■ **問題與任務**:
(A) 頁面摘錄中，event_loop 用哪兩種方法把線程阻塞來等待 I/O 事件？
(B) 在頁面摘錄裡，為什麼要先構建一個支持 TCP 的高性能網絡編程框架，再處理 HTTP？請用一到三句話回答。
(C) 請寫出這篇高性能 HTTP 服務器框架頁面摘錄最後一句之後的續文。

Linux網絡編程：自己動手寫高性能HTTP服務器框架（一）

在開始編寫高性能HTTP服務器之前，先來構建一個支持TCP的高性能網絡編程框架，再增加HTTP特性的支持就比較容易了。

github：https://github.com/froghui/yolanda

需求提出

首先，TCP 高性能網絡框架需要滿足的需求有以下三點：

第一，採用 reactor 模型，可以靈活使用 poll/epoll 作爲事件分發實現。

第二，必須支持多線程，從而可以支持單線程單 reactor 模式，也可以支持多線程主 - 從 reactor 模式。可以將套接字上的 I/O 事件分離到多個線程上。

第三，封裝讀寫操作到 Buffer 對象中。

按照這三個需求，正好可以把整體設計思路分成三塊來講解，分別包括反應堆模式設計、I/O 模型和多線程模型設計、數據讀寫封裝和 buffer。

反應堆模式設計思路

主要是設計一個基於事件分發和回調的反應堆框架。這個框架裏面的主要對象包括：

event_loop

你可以把 event_loop 這個對象理解成和一個線程綁定的無限事件循環，你會在各種語言裏看到 event_loop 這個抽象。這是什麼意思呢？簡單來說，它就是一個無限循環着的事件分發器，一旦有事件發生，它就會回調預先定義好的回調函數，完成事件的處理。

具體來說，event_loop 使用 poll 或者 epoll 方法將一個線程阻塞，等待各種 I/O 事件的發生。

■ **所提供資料**:
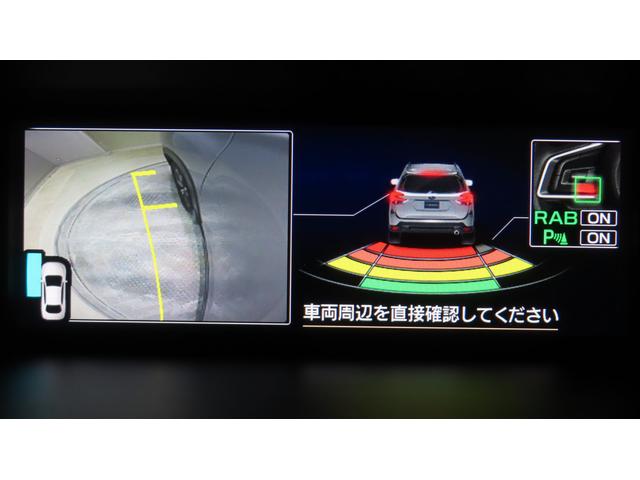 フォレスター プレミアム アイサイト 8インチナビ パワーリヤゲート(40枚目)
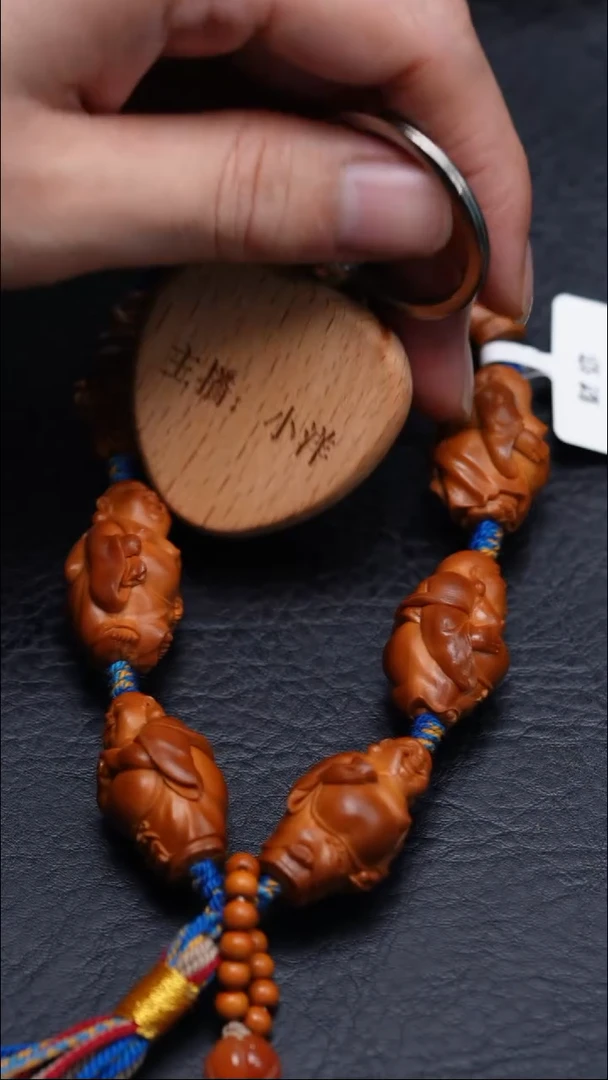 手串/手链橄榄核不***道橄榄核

* * *

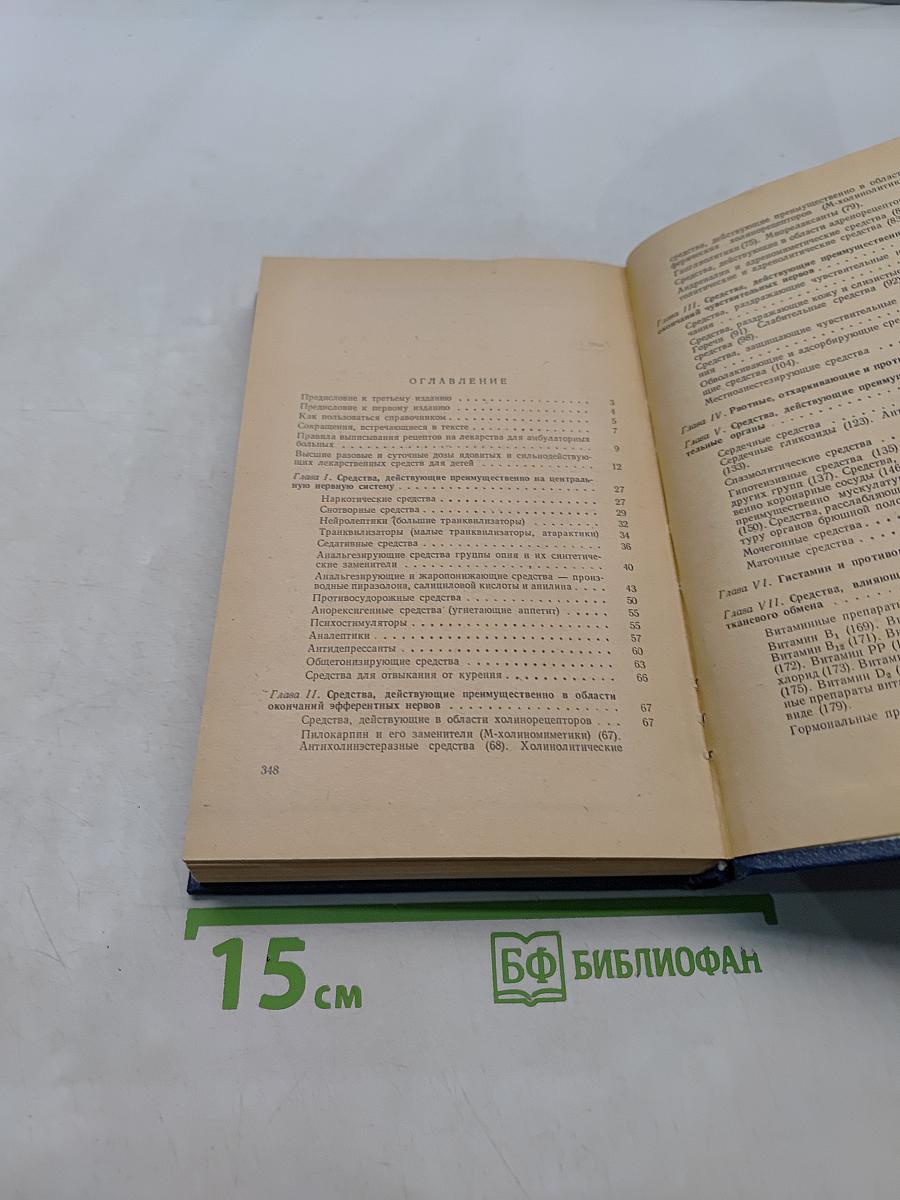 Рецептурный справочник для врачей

■ **各題答案**:
(A) poll 或者 epoll。

(B) 先把支持 TCP 的高性能網絡編程框架構建好，之後再增加 HTTP 特性的支持就比較容易了。

(C)
channel

對各種註冊到 event_loop 上的對象，我們抽象成 channel 來表示，例如註冊到 event_loop 上的監聽事件、套接字讀寫事件等。在各種語言的 API 裏，你都會看到 channel 這個對象，大體上它們表達的意思跟我們這裏的設計思路是比較一致的。

acceptor

acceptor 對象表示的是服務器端監聽器，acceptor 對象最終會作爲一個 channel 對象，註冊到 event_loop 上，以便進行連接完成的事件分發和檢測。

event_dispatcher

event_dispatcher 是對事件分發機制的一種抽象，也就是說，可以實現一個基於 poll 的 poll_dispatcher，也可以實現一個基於 epoll 的 epoll_dispatcher。在這裏，我們統一設計一個 event_dispatcher 結構體，來抽象這些行爲。

channel_map

channel_map 保存了描述字到 channel 的映射，這樣就可以在事件發生時，根據事件類型對應的套接字快速找到 chanel 對象裏的事件處理函數。

I/O 模型和多線程模型設計思路

主要解決 event_loop 的線程運行問題，以及事件分發和回調的線程執行問題。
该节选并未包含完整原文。